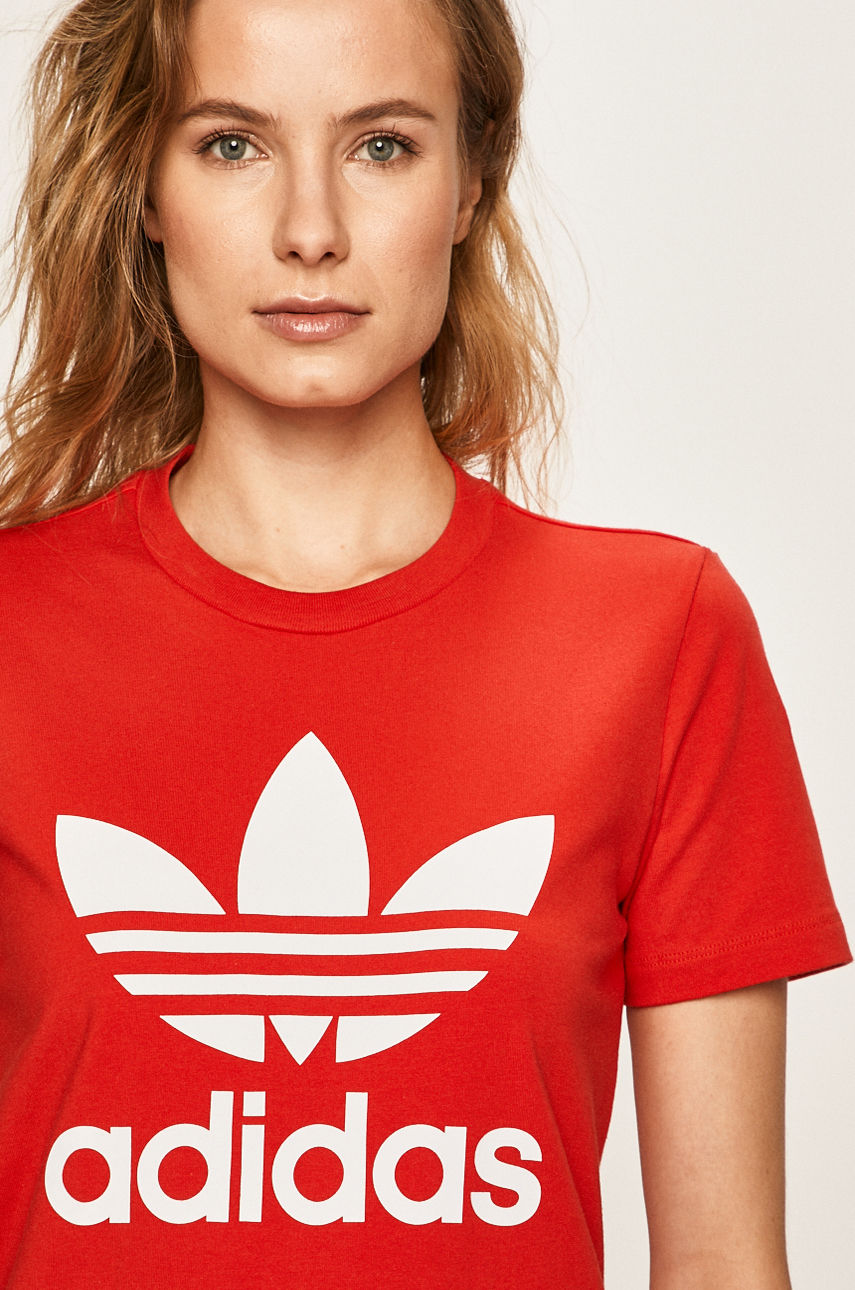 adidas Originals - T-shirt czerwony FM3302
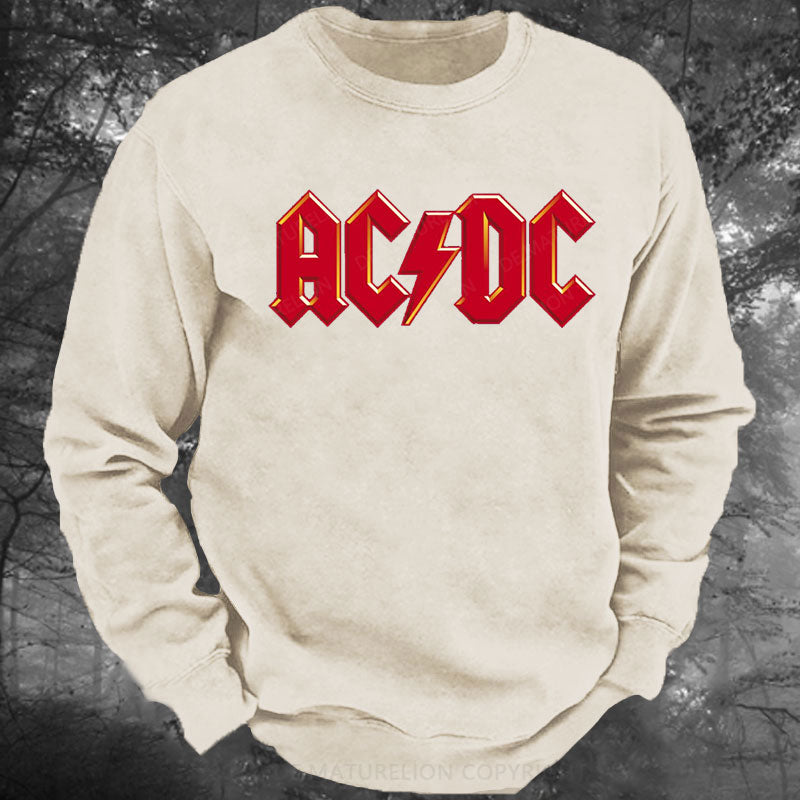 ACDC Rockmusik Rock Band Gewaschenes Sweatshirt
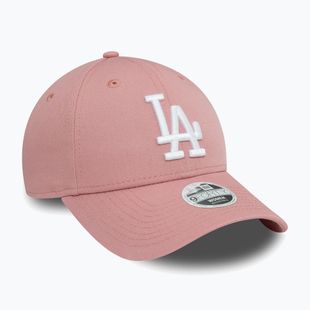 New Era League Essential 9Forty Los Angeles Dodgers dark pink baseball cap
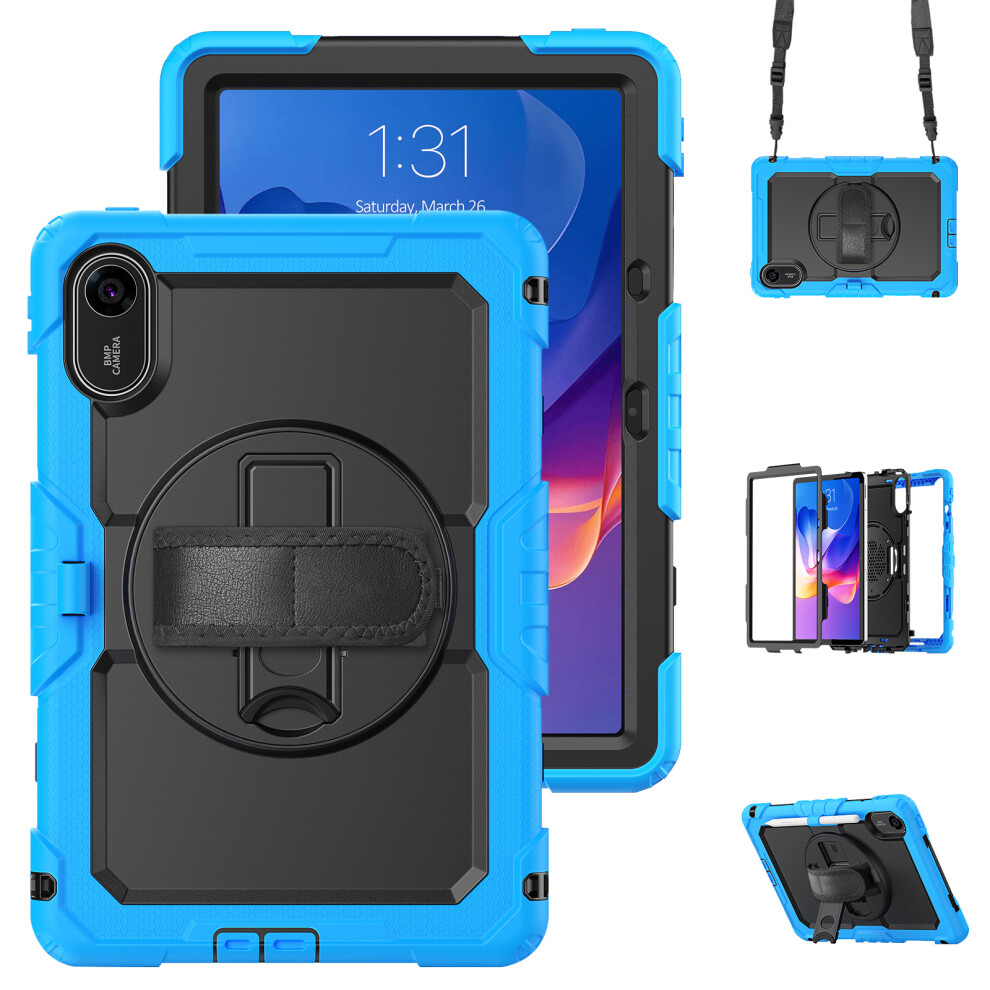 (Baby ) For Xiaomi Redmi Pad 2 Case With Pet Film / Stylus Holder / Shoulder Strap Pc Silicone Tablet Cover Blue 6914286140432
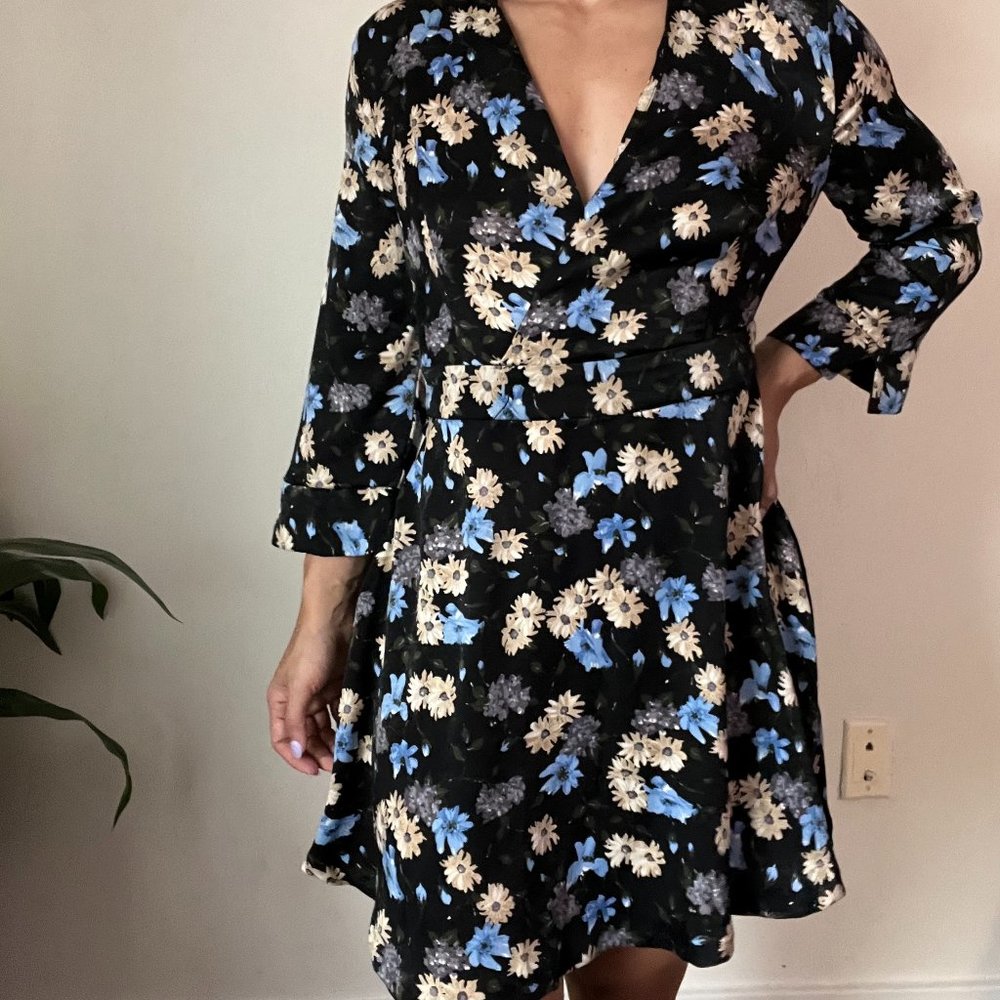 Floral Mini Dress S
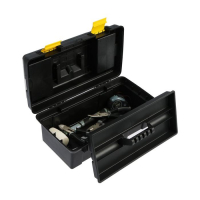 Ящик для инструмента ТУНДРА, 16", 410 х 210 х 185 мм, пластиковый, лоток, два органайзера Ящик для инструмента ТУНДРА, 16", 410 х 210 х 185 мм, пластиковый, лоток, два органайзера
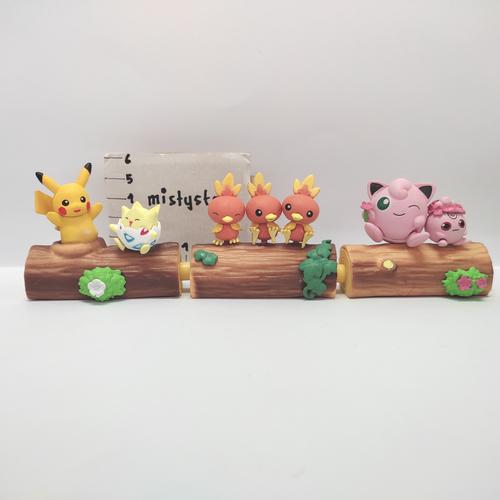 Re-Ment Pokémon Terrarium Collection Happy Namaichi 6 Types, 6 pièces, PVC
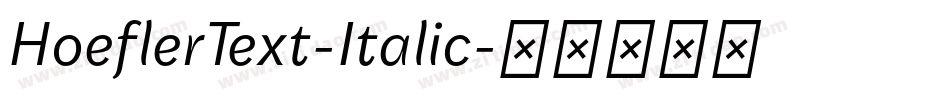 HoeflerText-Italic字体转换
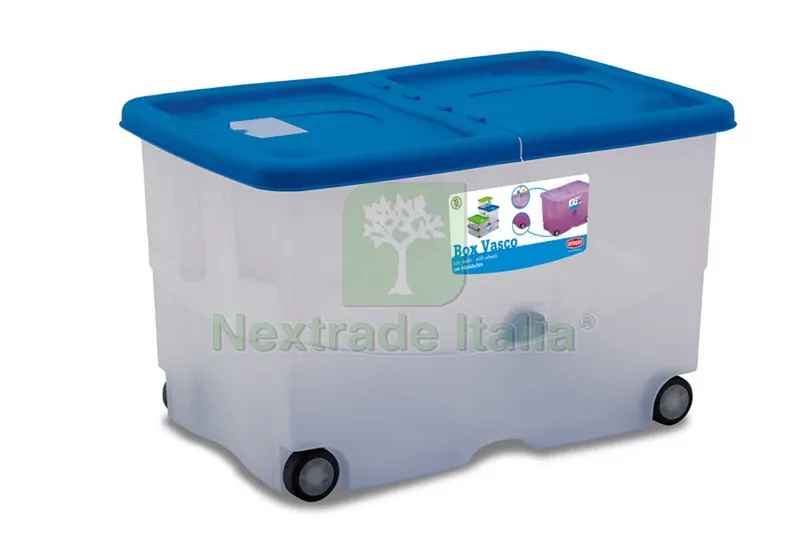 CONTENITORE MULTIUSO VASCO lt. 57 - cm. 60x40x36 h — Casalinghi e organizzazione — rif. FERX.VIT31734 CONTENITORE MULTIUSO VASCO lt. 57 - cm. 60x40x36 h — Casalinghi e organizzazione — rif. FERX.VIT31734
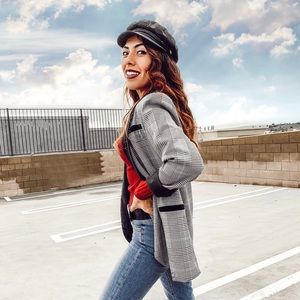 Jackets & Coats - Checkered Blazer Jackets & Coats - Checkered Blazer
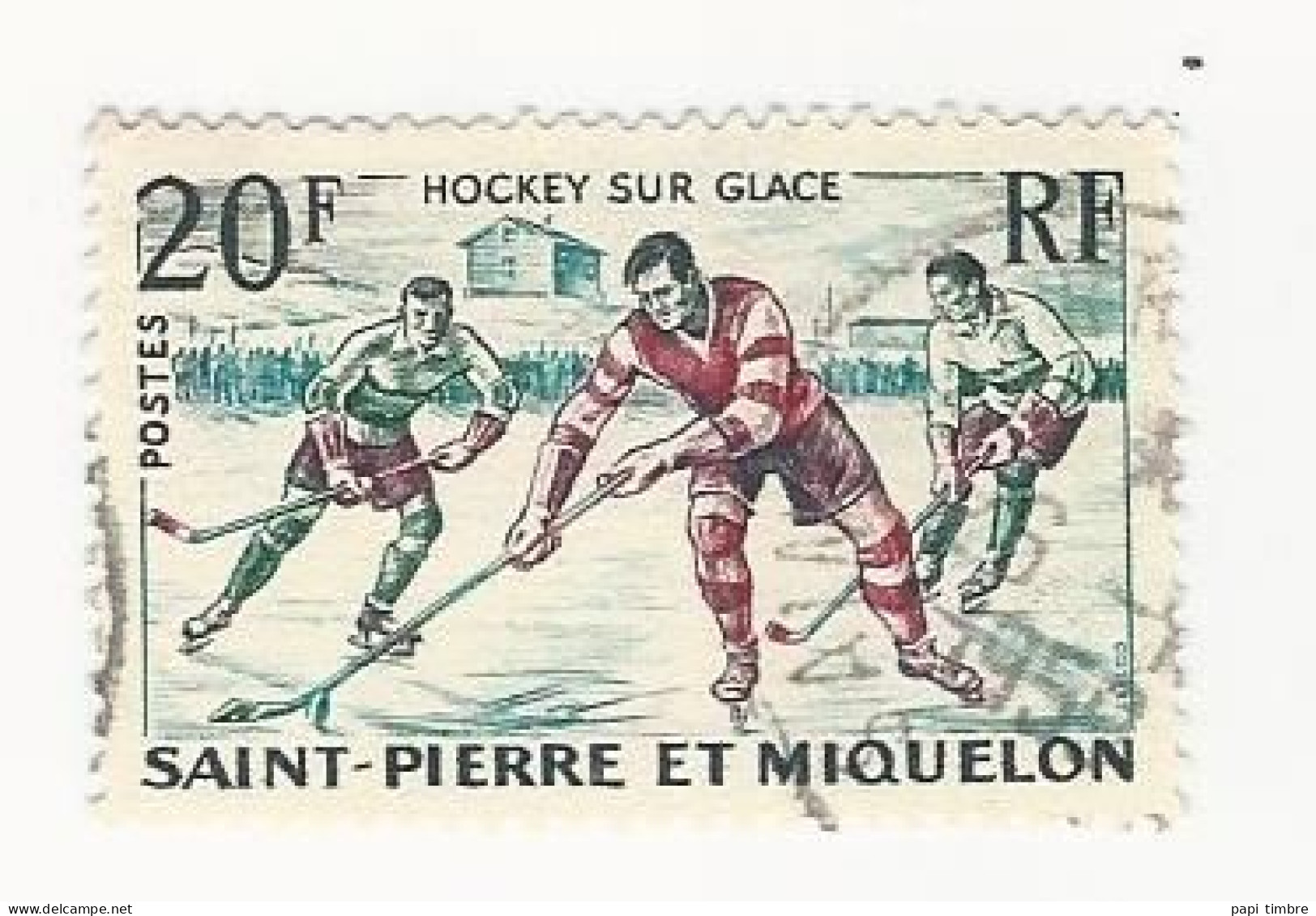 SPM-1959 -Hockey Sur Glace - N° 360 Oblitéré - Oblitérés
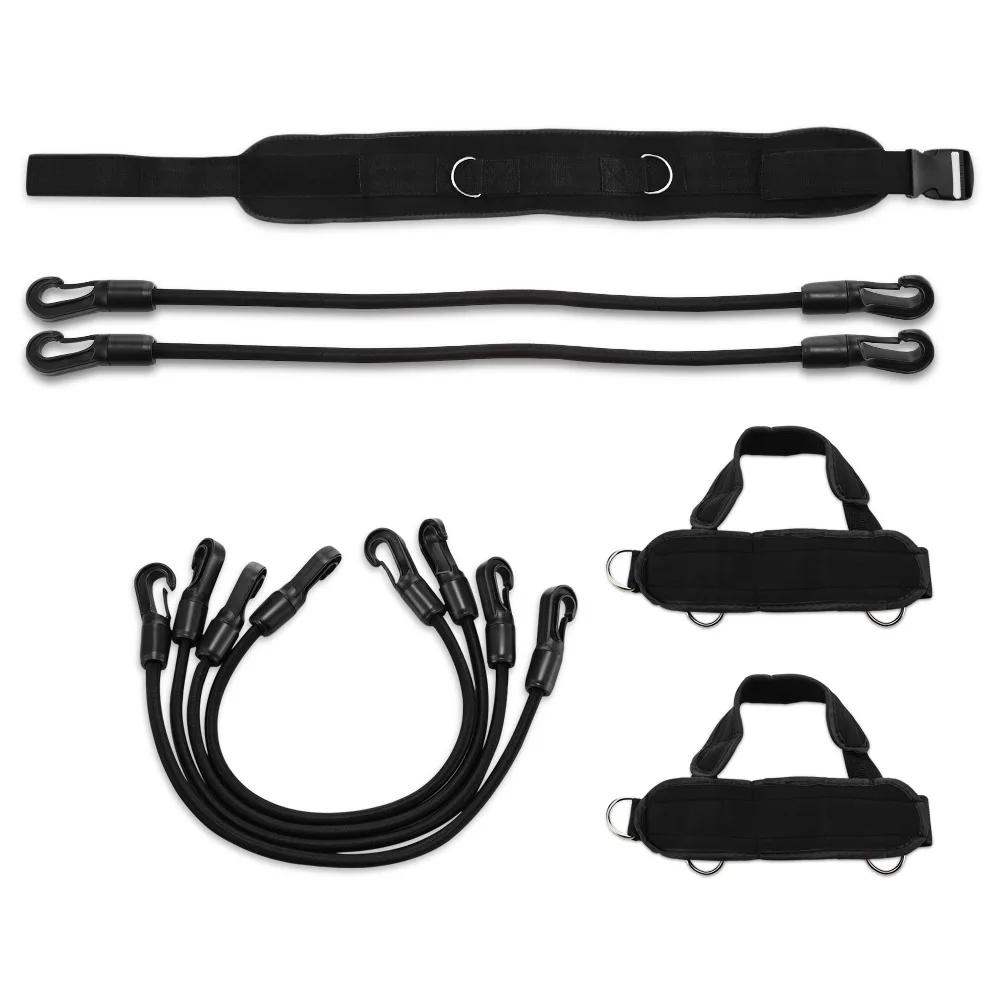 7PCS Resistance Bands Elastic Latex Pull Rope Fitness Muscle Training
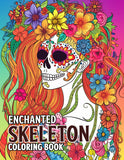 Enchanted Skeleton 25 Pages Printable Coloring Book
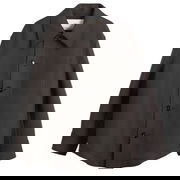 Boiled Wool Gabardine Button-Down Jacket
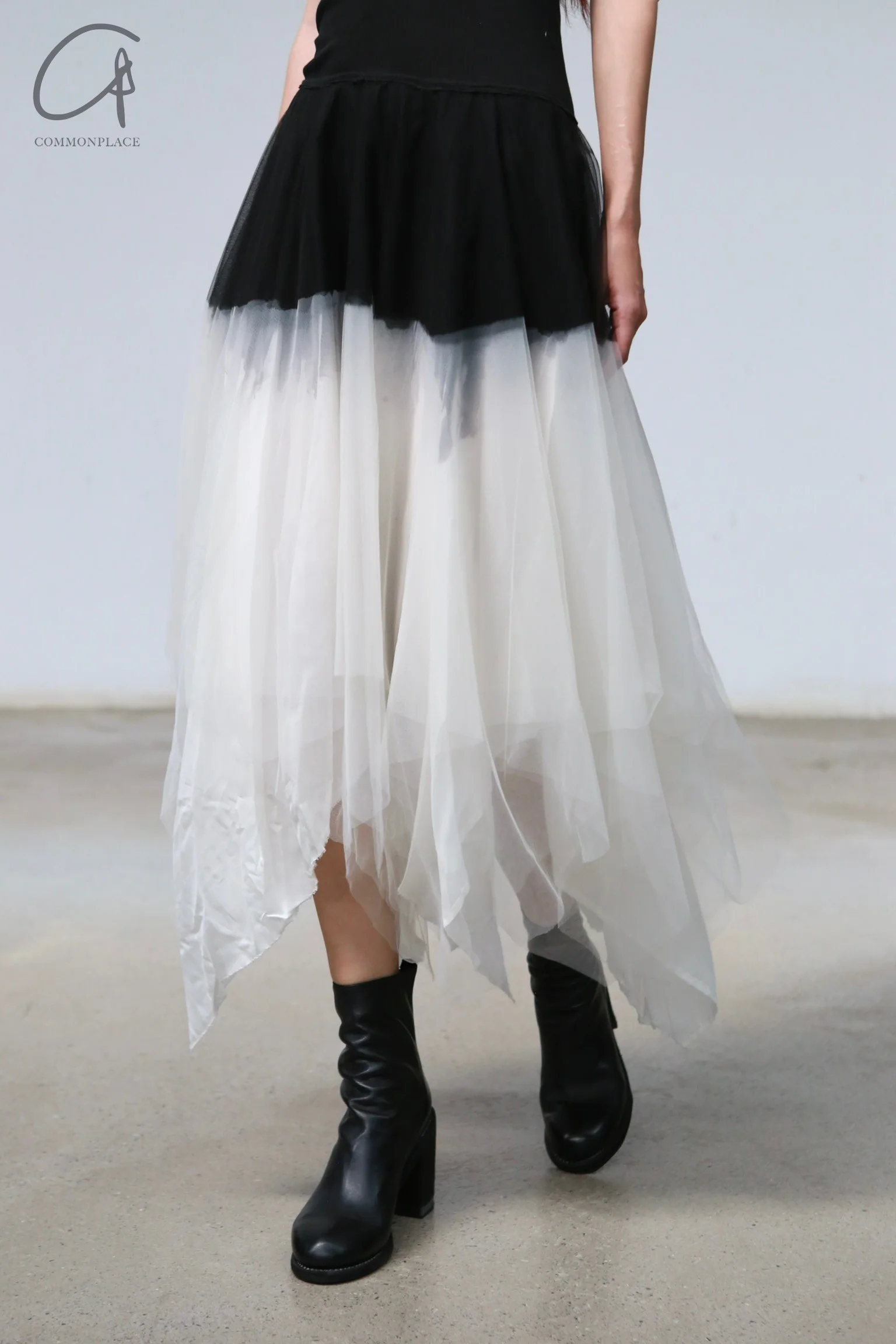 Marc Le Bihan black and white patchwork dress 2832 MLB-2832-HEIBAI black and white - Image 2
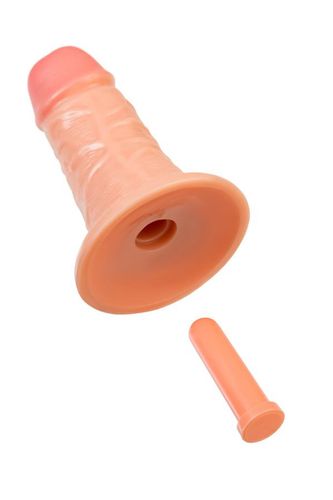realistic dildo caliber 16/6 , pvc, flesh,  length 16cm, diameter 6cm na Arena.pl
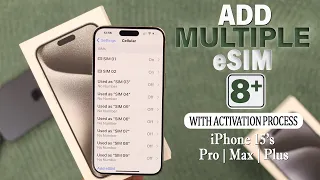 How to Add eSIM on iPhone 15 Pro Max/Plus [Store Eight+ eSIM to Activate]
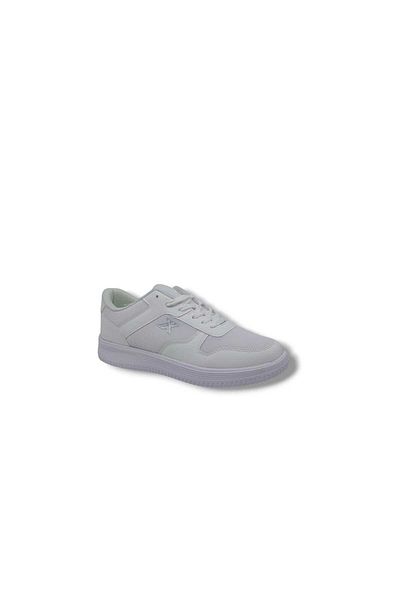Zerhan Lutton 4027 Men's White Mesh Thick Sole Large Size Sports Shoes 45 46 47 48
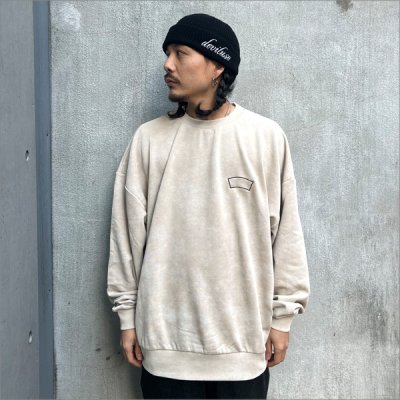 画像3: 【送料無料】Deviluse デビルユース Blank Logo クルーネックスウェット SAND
# # #
Present the text of the items above as a JSON list of strings, one string per line with blank lines omitted, and leave the pictures out.

[
  " adidas Originals - T-shirt czerwony FM3302",
  " ACDC Rockmusik Rock Band Gewaschenes Sweatshirt",
  " New Era League Essential 9Forty Los Angeles Dodgers dark pink baseball cap",
  " (Baby ) For Xiaomi Redmi Pad 2 Case With Pet Film / Stylus Holder / Shoulder Strap Pc Silicone Tablet Cover Blue 6914286140432",
  " Floral Mini Dress S",
  " Ящик для инструмента ТУНДРА, 16\", 410 х 210 х 185 мм, пластиковый, лоток, два органайзера Ящик для инструмента ТУНДРА, 16\", 410 х 210 х 185 мм, пластиковый, лоток, два органайзера",
  " Re-Ment Pokémon Terrarium Collection Happy Namaichi 6 Types, 6 pièces, PVC",
  " HoeflerText-Italic字体转换",
  " CONTENITORE MULTIUSO VASCO lt. 57 - cm. 60x40x36 h — Casalinghi e organizzazione — rif. FERX.VIT31734 CONTENITORE MULTIUSO VASCO lt. 57 - cm. 60x40x36 h — Casalinghi e organizzazione — rif. FERX.VIT31734",
  " Jackets & Coats - Checkered Blazer Jackets & Coats - Checkered Blazer",
  " SPM-1959 -Hockey Sur Glace - N° 360 Oblitéré - Oblitérés",
  " 7PCS Resistance Bands Elastic Latex Pull Rope Fitness Muscle Training",
  " Enchanted Skeleton 25 Pages Printable Coloring Book",
  " Boiled Wool Gabardine Button-Down Jacket",
  " Marc Le Bihan black and white patchwork dress 2832 MLB-2832-HEIBAI black and white - Image 2",
  "realistic dildo caliber 16/6 , pvc, flesh,  length 16cm, diameter 6cm na Arena.pl",
  " How to Add eSIM on iPhone 15 Pro Max/Plus [Store Eight+ eSIM to Activate]",
  "Zerhan Lutton 4027 Men's White Mesh Thick Sole Large Size Sports Shoes 45 46 47 48",
  " 画像3: 【送料無料】Deviluse デビルユース Blank Logo クルーネックスウェット SAND"
]